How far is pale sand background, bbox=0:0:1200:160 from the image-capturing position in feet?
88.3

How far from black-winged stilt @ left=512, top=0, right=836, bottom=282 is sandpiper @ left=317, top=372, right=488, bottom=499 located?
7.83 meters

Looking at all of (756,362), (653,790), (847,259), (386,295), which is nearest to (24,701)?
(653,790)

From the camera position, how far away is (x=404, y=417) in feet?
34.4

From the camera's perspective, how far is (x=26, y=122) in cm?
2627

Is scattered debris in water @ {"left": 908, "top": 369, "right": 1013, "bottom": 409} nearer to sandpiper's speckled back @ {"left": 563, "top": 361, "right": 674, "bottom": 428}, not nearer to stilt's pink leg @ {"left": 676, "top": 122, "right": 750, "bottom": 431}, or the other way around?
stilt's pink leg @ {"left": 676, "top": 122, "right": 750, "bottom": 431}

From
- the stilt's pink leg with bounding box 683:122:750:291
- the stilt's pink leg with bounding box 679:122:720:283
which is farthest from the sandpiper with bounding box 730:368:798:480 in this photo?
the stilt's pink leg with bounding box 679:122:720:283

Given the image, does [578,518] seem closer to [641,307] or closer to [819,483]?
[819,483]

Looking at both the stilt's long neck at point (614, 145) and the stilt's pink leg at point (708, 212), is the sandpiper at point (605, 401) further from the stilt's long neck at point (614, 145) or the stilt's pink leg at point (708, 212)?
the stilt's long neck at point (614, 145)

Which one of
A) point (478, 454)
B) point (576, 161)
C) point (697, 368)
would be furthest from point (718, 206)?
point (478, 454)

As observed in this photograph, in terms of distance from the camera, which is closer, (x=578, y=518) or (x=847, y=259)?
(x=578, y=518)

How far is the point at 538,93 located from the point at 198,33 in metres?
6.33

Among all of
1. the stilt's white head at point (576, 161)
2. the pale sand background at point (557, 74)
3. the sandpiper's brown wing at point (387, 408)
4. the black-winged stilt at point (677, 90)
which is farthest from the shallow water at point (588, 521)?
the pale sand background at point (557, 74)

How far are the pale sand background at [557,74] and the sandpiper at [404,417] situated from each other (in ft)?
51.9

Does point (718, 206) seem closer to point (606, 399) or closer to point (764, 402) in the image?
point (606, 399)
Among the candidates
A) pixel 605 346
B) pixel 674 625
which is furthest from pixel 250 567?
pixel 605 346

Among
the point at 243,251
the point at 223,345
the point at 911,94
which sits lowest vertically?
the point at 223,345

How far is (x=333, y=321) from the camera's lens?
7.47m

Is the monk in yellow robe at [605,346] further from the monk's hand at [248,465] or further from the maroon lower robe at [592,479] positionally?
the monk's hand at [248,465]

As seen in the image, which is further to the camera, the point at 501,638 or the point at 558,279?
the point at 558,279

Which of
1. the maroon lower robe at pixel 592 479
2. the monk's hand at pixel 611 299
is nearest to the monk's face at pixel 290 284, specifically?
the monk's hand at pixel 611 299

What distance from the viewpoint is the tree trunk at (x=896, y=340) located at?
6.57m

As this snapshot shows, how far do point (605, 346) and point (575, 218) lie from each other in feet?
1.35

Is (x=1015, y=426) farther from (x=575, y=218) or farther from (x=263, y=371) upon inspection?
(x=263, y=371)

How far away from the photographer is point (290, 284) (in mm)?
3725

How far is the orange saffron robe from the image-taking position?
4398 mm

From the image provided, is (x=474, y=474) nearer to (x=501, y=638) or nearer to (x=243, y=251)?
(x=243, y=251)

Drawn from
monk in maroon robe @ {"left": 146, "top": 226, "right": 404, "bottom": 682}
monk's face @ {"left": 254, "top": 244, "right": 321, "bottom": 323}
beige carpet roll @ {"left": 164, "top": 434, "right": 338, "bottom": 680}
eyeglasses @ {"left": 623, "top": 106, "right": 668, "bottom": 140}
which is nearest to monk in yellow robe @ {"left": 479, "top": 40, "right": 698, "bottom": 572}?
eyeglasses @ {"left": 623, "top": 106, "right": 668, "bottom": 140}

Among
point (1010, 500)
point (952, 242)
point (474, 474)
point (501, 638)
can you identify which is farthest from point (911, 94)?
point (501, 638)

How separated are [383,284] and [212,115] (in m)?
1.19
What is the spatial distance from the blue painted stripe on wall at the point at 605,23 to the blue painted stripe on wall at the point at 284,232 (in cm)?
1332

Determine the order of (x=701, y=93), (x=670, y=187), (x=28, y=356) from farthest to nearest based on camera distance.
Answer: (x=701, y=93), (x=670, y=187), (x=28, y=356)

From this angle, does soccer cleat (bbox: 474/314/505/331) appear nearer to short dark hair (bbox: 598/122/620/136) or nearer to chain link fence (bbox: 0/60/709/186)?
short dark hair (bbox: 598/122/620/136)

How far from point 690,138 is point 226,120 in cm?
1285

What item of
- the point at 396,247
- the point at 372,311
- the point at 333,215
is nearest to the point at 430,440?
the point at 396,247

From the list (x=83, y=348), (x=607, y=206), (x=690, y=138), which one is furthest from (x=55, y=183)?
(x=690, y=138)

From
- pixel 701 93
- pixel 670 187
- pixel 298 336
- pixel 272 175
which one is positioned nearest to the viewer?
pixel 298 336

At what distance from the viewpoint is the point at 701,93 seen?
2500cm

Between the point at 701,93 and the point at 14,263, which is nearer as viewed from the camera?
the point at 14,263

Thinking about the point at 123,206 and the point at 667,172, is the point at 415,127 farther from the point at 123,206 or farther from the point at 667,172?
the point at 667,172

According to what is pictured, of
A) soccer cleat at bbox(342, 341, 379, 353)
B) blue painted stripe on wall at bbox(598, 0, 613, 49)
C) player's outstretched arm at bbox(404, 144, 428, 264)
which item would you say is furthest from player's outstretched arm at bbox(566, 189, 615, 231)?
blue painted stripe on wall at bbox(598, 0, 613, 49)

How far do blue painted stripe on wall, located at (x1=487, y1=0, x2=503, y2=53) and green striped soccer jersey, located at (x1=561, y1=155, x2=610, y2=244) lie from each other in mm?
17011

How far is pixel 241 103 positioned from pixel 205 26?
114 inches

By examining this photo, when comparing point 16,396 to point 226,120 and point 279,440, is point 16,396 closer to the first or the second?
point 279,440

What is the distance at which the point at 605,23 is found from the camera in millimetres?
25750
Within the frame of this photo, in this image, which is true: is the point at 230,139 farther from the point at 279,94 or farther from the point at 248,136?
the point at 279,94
◇ ◇ ◇ ◇ ◇ ◇ ◇
## Directions for this task:
Pick out every line in the records above that contains the word "soccer", and copy each one as it appears.

## Answer to the problem:
From this angle, does soccer cleat (bbox: 474/314/505/331) appear nearer to short dark hair (bbox: 598/122/620/136) or nearer to chain link fence (bbox: 0/60/709/186)?
A) soccer cleat at bbox(342, 341, 379, 353)
How far do blue painted stripe on wall, located at (x1=487, y1=0, x2=503, y2=53) and green striped soccer jersey, located at (x1=561, y1=155, x2=610, y2=244) lie from each other in mm?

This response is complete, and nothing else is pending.